- [What to produce]
Quote every one of the lines below word for word, leaving out the pictures.

Stored items:

┄┄┄┄┄┄

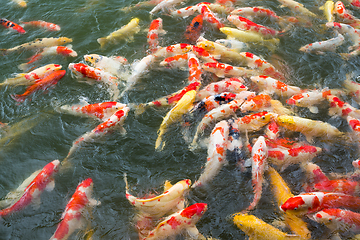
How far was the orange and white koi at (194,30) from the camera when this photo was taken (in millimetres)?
6617

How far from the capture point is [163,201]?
349 cm

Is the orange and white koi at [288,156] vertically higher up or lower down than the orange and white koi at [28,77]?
lower down

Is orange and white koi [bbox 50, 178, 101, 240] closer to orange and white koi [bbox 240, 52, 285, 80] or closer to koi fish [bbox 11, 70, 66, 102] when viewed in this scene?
koi fish [bbox 11, 70, 66, 102]

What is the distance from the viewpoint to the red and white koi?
4.71 m

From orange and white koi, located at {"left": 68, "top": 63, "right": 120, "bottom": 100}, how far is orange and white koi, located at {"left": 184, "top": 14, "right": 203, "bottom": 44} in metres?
2.35

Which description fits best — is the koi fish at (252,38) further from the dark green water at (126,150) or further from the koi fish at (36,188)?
the koi fish at (36,188)

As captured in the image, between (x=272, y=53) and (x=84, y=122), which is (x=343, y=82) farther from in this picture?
(x=84, y=122)

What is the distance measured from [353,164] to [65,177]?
4670mm

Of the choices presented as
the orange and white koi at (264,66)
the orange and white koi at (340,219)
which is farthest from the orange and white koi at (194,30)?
the orange and white koi at (340,219)

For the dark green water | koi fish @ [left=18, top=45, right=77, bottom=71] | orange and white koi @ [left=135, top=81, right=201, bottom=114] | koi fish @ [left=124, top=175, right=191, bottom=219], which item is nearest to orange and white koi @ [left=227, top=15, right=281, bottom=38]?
the dark green water

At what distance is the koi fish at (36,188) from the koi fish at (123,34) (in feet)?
12.2

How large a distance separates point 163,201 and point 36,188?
2.02m

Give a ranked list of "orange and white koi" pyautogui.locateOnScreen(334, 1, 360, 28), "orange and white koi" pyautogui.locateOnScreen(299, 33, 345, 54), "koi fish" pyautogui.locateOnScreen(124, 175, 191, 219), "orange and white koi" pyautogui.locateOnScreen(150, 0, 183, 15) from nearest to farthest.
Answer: "koi fish" pyautogui.locateOnScreen(124, 175, 191, 219) → "orange and white koi" pyautogui.locateOnScreen(299, 33, 345, 54) → "orange and white koi" pyautogui.locateOnScreen(334, 1, 360, 28) → "orange and white koi" pyautogui.locateOnScreen(150, 0, 183, 15)

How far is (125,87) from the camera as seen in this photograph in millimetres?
5539
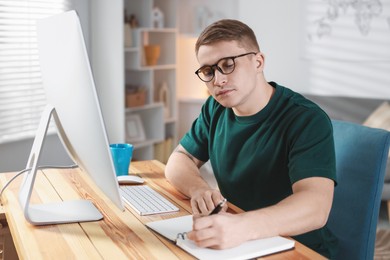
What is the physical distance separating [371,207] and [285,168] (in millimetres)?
265

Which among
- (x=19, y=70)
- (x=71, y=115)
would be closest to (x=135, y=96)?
(x=19, y=70)

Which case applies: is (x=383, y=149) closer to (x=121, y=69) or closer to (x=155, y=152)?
(x=121, y=69)

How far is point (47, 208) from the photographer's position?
147 cm

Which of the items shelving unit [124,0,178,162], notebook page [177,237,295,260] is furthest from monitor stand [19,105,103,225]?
shelving unit [124,0,178,162]

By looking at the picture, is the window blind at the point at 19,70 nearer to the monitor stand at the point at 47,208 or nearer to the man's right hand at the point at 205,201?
the monitor stand at the point at 47,208

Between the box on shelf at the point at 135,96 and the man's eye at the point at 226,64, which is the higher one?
the man's eye at the point at 226,64

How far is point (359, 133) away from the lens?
5.28ft

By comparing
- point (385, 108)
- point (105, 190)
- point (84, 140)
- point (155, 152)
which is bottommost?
point (155, 152)

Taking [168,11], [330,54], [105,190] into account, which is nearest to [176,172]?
[105,190]

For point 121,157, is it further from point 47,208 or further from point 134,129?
point 134,129

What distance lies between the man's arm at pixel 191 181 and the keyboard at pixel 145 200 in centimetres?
7

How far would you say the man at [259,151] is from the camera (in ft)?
4.40

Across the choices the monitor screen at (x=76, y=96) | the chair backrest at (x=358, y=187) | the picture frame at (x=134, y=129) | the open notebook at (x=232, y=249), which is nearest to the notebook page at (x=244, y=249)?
the open notebook at (x=232, y=249)

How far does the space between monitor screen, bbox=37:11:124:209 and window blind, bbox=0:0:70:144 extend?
2511mm
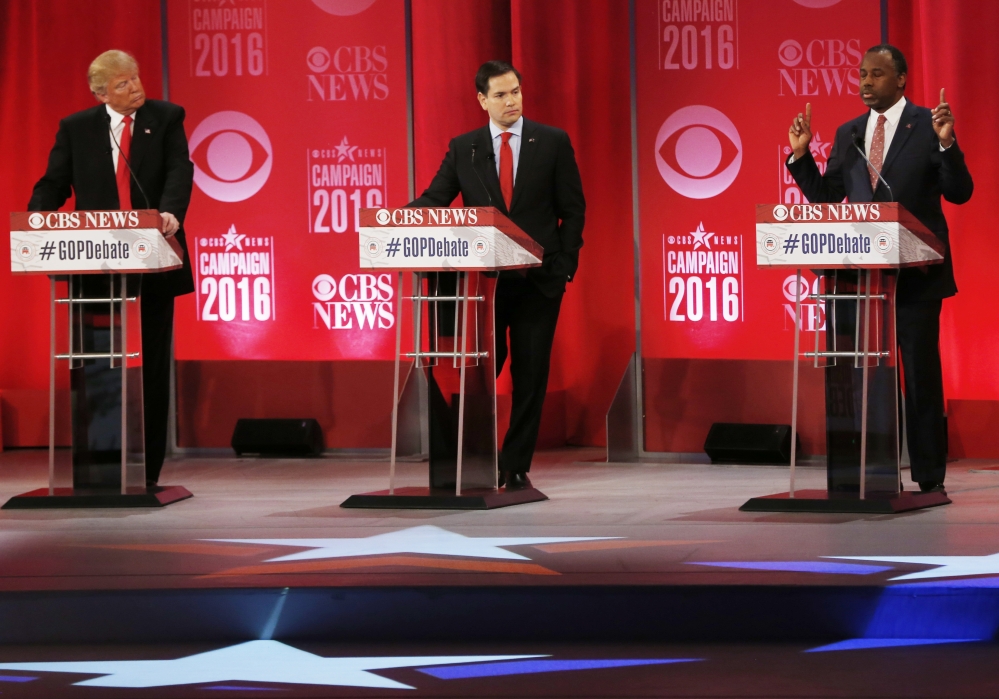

┄┄┄┄┄┄

- [Full solution]
How far was the orange and white koi at (194,30) from the camera when this photo was taken (in millimetres)?
6617

How far from the capture point is [163,201]?
349 cm

Is the orange and white koi at [288,156] vertically higher up or lower down than the orange and white koi at [28,77]?
lower down

Is orange and white koi [bbox 50, 178, 101, 240] closer to orange and white koi [bbox 240, 52, 285, 80] or closer to koi fish [bbox 11, 70, 66, 102] when viewed in this scene?
koi fish [bbox 11, 70, 66, 102]

What is the distance from the viewpoint to the red and white koi?
4.71 m

From orange and white koi, located at {"left": 68, "top": 63, "right": 120, "bottom": 100}, how far is orange and white koi, located at {"left": 184, "top": 14, "right": 203, "bottom": 44} in metres?
2.35

Which description fits best — is the koi fish at (252,38) further from the dark green water at (126,150) or further from the koi fish at (36,188)?
the koi fish at (36,188)

As captured in the image, between (x=272, y=53) and (x=84, y=122), which is (x=343, y=82) farther from in this picture?
(x=84, y=122)

What is the distance measured from [353,164] to [65,177]?
4670mm

Of the choices presented as
the orange and white koi at (264,66)
the orange and white koi at (340,219)
which is farthest from the orange and white koi at (194,30)?
the orange and white koi at (340,219)

For the dark green water | koi fish @ [left=18, top=45, right=77, bottom=71] | orange and white koi @ [left=135, top=81, right=201, bottom=114] | koi fish @ [left=124, top=175, right=191, bottom=219], which item is nearest to orange and white koi @ [left=227, top=15, right=281, bottom=38]?
the dark green water

At what distance is the koi fish at (36,188) from the koi fish at (123,34) (in feet)?
12.2

How large a distance separates point 163,201 and point 36,188?
2.02m

Give a ranked list of "orange and white koi" pyautogui.locateOnScreen(334, 1, 360, 28), "orange and white koi" pyautogui.locateOnScreen(299, 33, 345, 54), "koi fish" pyautogui.locateOnScreen(124, 175, 191, 219), "orange and white koi" pyautogui.locateOnScreen(150, 0, 183, 15) from nearest to farthest.
Answer: "koi fish" pyautogui.locateOnScreen(124, 175, 191, 219) → "orange and white koi" pyautogui.locateOnScreen(299, 33, 345, 54) → "orange and white koi" pyautogui.locateOnScreen(334, 1, 360, 28) → "orange and white koi" pyautogui.locateOnScreen(150, 0, 183, 15)

How far is (125,87) from the camera as seen in this photograph in millimetres?
5539
What is the physical distance separating [371,207] and [285,168] (in millimetres)?
265

Which among
- (x=19, y=70)
- (x=71, y=115)
would be closest to (x=135, y=96)?
(x=19, y=70)

Which case applies: is (x=383, y=149) closer to (x=121, y=69) or closer to (x=155, y=152)?
(x=121, y=69)

How far is point (47, 208) from the photographer's position?
147 cm

Which of the items shelving unit [124,0,178,162], notebook page [177,237,295,260] is furthest from monitor stand [19,105,103,225]?
shelving unit [124,0,178,162]

By looking at the picture, is the window blind at the point at 19,70 nearer to the monitor stand at the point at 47,208 or nearer to the man's right hand at the point at 205,201?
the monitor stand at the point at 47,208

Between the box on shelf at the point at 135,96 and the man's eye at the point at 226,64, which is the higher one?
the man's eye at the point at 226,64

How far is point (359, 133) away from the lens?
5.28ft

By comparing
- point (385, 108)
- point (105, 190)
- point (84, 140)
- point (155, 152)
which is bottommost?
point (155, 152)

Taking [168,11], [330,54], [105,190] into account, which is nearest to [176,172]?
[105,190]

For point 121,157, is it further from point 47,208 or further from point 134,129?
point 134,129

What distance lies between the man's arm at pixel 191 181 and the keyboard at pixel 145 200 in centimetres?
7

How far would you say the man at [259,151] is from the camera (in ft)?
4.40

Across the choices the monitor screen at (x=76, y=96) | the chair backrest at (x=358, y=187) | the picture frame at (x=134, y=129) | the open notebook at (x=232, y=249), which is nearest to the notebook page at (x=244, y=249)?
the open notebook at (x=232, y=249)

How far does the space between monitor screen, bbox=37:11:124:209 and window blind, bbox=0:0:70:144 extend?
2511mm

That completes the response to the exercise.